• **EXERCISE AIM**:
Beginning at the line that holds "Q: Fraction of annotators marking 'resting'?", restate each line exactly through the final line of the records. Include both of those lines.

>>>

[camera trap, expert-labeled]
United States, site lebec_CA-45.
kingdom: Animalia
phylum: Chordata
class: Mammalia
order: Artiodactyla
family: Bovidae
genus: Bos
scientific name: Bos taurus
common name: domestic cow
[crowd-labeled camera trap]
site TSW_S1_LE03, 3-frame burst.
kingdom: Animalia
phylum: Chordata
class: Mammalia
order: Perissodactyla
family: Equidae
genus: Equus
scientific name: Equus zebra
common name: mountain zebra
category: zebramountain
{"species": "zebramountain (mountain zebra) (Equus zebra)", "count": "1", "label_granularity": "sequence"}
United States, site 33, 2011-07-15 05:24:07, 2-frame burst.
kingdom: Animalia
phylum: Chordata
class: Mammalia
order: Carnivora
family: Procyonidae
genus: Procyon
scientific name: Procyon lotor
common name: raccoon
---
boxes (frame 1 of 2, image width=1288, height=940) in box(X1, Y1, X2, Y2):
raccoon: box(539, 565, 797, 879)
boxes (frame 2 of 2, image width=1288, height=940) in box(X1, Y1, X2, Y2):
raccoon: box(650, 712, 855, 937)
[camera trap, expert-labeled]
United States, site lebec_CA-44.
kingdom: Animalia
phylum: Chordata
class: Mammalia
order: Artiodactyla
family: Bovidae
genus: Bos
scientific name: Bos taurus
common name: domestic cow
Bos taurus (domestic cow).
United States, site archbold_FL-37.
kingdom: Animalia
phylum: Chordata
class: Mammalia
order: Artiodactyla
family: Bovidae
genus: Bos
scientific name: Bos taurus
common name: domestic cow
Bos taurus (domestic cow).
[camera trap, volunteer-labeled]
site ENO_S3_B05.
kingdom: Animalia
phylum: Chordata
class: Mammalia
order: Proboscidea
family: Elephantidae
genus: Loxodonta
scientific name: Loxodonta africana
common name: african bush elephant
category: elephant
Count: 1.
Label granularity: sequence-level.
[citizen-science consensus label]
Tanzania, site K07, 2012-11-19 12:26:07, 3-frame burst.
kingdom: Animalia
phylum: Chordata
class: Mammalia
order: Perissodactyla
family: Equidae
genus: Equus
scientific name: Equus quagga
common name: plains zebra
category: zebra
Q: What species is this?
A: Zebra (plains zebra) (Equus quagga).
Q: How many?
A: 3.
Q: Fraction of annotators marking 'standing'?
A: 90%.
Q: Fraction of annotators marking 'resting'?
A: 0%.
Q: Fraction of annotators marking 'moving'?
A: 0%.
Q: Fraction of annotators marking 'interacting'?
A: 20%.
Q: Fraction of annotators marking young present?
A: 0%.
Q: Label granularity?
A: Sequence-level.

<<<

• **SOLVED PROBLEM**:
Q: Fraction of annotators marking 'resting'?
A: 0%.
Q: Fraction of annotators marking 'moving'?
A: 0%.
Q: Fraction of annotators marking 'interacting'?
A: 20%.
Q: Fraction of annotators marking young present?
A: 0%.
Q: Label granularity?
A: Sequence-level.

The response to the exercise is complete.